* [Task details]: Return exactly the lines that run from the one containing "United States, site archbold_FL-10." to the end of the entries, with both ends included.

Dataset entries
******

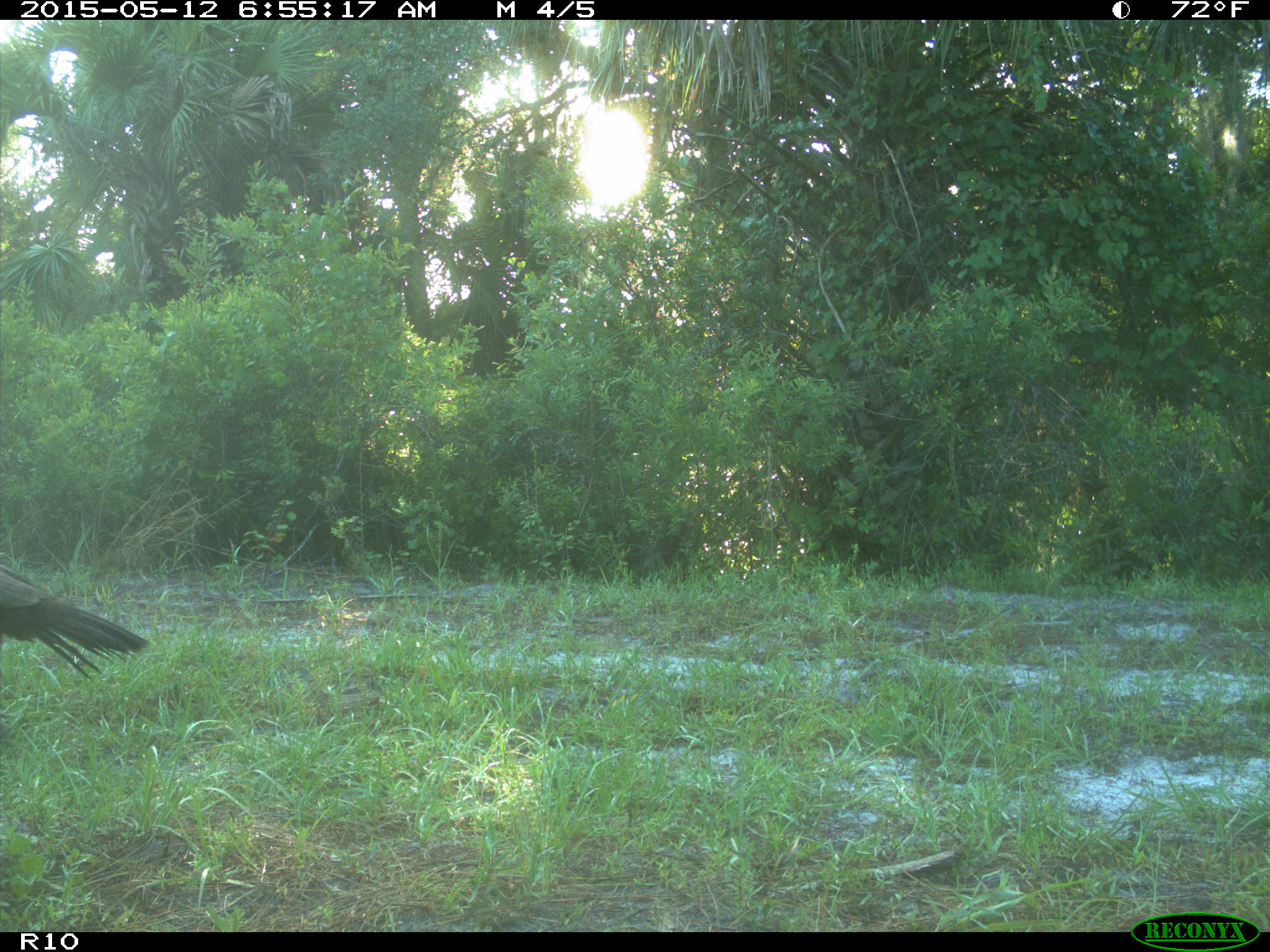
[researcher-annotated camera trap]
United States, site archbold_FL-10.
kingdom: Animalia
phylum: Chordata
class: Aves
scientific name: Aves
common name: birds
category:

******

* [Exercise answer]:
United States, site archbold_FL-10.
kingdom: Animalia
phylum: Chordata
class: Aves
scientific name: Aves
common name: birds
category:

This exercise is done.